Self-identity and Community
written by Jack Parsons, 18 August 2025
When we talk about identity, we tend to assume the identification is being done by the individual, that one identifies and defines themself and therefore is the perpetrator of their identity. Community, however, is an incredibly important aspect of identity. We can address the importance of external identification by looking at gender identity: for many transgender people, existing as stealth is not enough for us to live fulfilled lives as a transgender person. Indeed, the act of being externally identified as transgender is important for the internal identity of many trans individuals. This is necessary because being transgender is inherently transgressive; most cisgender people already receive a basic level of external identification due to normative societal expectations of gender.
The same is often true of alterhumans who wish for external signifiers of their alterhumanity.
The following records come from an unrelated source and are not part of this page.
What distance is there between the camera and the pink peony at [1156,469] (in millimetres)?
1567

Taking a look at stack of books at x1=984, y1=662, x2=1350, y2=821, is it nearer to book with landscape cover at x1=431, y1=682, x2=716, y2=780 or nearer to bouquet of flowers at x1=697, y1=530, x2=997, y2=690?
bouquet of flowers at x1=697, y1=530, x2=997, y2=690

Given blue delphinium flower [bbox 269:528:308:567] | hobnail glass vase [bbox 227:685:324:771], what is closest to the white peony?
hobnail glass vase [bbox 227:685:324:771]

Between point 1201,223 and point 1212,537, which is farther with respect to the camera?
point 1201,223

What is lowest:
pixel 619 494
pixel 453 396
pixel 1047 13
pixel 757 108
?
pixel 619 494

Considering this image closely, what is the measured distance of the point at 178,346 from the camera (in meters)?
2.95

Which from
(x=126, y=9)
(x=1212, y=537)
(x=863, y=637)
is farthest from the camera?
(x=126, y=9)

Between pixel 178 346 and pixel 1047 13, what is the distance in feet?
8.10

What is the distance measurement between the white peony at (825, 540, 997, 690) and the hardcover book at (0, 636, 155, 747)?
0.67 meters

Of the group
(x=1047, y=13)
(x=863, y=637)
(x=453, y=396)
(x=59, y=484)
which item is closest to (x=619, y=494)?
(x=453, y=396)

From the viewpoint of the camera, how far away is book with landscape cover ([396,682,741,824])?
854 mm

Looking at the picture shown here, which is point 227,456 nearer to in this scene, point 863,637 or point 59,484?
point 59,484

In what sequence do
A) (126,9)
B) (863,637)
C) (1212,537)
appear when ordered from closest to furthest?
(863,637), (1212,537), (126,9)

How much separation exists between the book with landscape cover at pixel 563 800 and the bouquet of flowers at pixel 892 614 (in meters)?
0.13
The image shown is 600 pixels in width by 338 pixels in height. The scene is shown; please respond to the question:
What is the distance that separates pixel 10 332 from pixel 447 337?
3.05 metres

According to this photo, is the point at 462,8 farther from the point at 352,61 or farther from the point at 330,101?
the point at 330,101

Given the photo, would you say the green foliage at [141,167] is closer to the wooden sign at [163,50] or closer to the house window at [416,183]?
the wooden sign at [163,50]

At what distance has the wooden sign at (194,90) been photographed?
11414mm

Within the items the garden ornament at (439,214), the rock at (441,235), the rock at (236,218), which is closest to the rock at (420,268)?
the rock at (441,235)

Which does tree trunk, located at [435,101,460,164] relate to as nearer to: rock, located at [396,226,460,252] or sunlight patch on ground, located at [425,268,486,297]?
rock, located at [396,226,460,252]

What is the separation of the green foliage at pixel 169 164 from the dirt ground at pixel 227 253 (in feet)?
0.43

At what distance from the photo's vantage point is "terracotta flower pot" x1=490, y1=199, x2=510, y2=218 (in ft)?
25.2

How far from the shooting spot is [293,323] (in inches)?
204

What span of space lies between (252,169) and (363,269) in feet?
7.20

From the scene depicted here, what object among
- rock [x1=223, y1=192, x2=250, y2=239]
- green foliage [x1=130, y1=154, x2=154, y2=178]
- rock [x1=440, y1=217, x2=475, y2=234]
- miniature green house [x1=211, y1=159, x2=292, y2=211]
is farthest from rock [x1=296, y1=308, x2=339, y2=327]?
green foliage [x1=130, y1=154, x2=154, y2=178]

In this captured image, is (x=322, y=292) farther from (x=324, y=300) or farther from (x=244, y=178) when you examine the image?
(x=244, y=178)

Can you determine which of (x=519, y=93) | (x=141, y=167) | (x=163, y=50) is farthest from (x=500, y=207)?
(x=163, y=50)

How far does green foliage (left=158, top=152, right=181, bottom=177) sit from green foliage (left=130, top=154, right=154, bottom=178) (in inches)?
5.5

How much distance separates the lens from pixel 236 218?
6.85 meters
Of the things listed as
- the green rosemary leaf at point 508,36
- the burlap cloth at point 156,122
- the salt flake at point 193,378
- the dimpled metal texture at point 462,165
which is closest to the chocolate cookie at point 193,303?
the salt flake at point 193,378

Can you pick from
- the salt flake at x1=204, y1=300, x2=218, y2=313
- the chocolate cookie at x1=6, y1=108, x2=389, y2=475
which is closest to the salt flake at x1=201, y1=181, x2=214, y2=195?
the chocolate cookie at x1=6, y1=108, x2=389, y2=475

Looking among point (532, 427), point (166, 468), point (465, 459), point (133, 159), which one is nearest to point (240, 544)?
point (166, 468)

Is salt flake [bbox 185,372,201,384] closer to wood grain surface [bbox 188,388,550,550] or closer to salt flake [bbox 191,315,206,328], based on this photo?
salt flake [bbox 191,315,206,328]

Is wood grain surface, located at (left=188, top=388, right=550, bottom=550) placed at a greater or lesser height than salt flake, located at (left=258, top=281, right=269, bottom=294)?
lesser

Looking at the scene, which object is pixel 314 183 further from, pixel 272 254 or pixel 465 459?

If external identification matters so much for the building and maintaining of internal identity, then why
wouldn't some amount of individual identity be influenced or determined by external factors? Why wouldn't there be cases where an identity is externally applied to an individual first, and only internally adopted at a later point? For many of us, our internal identities are transgressive and actively battle against the way orthohumans perceive us. But what about when they’re not?
ALEXANDER, ARISTOTLE, & I
Ever since I came here, I was told that I was destined to be Alexander the Great. Much like within his own early life, it was repeated to me by the person I considered my caregiver that I would fight and conquer and leave my mark upon the world. He called himself my Aristotle, who infamously tutored Alexander. It was a romantic image, but it was not one that was internally prescribed. I was assigned Alexander as a fate, a doomed narrative that I did not have a choice in. It was an externally given identification based in part on my demeanor and behaviours, and in part on projected narratives and archetypes. I had ambition and the person I trusted most dropped twenty gallons of kerosene on it.
In the wider view of society, the act of placing me in the role of Alexander and himself in the role of Aristotle is transgressive. From my point of view, though, it was normative: it was all I had ever known, and why would I question it? I leaned into it, made it my own, and Alexander was soon part of my identity. It became an archetypal point of reference as I continuously uncovered 'types that were explicitly based on Alexander. Yet I never explicitly framed it as alterhuman: it was like a name given to a child at their birth, that they go through their entire lives with and automatically accept as a given.
But is it alterhuman? Certainly, yes, it can be. Certainly, yes, it is to me. But that took me a long time to come to, and I have never before publicly identified my relationship to this as such. It is my worst kept secret that I am Alexander the Great, simultaneously a part of me while also maintaining the defaulted ambiguity of a birth name or assigned gender. I didn’t have to fight to be recognized as Alexander the way I have to fight to be recognized as Jack Parsons. I was seen as Alexander from the start, and that comes with a different relationship to the experience of identity.
SO WHAT?
In my essay
Factkin and Fiction, I talked briefly about “sometimes… the reputation and mythology surrounding the person becomes larger and more influential than the ”hard facts“ themselves”. This also carries an interesting implication for identity. Reputation and mythology being placed onto a celebrity is a prominent example of external identification and definition, and a variety of personal responses are possible. Lord Byron, for one, actively played into and toyed with external perceptions of himself. Parsons, too, seemed extraordinarily susceptible to external influence, and I would argue that his spiritual experiences later in his life were in part a direct result of the way he was viewed and identified by others, especially the Thelemites with whom he regularly interacted and corresponded with. These external identifications were placed onto both, either due to their celebrity or mystique, and were eventually internally adopted.
The same is true of me, alive, in 2025: the external identifications that have now been placed on Byron, the bisexual disaster, and Parsons, mysterious black magic rocket guy, are important to my internal identity. Cameron believing that Parsons caused UFOs to appear after his death is important to my identity, too.
I believe that understanding the way community can affect identity is important for full accomodation in alterhuman spaces. Not only on behalf of those like myself whose identities are highly shaped by external forces, not only on behalf of the Alexanders of the world, but also on behalf of all alterhumans. Indeed, some alterhumans and their identities are much more based in external identification than is accounted for within our communities, and I hope that my account can help provide a better understanding of how this could come to pass, and that, as a community, alterhumans can become more accepting of identity that does not clearly come from the internal self.
Yet, all of us are affected by community, and indeed most of us sit somewhere in between both circumstances, shaped both by internal and external forces. Identity is important in the first place
because we are social creatures. Selfhood is relational, determined in part by our social environment. Most importantly, when it comes to identity I frequently think:
what next? Where do we go from here? What has shaped us and what do we want to shape us? I believe these to be questions that
all of us could benefit from asking ourselves.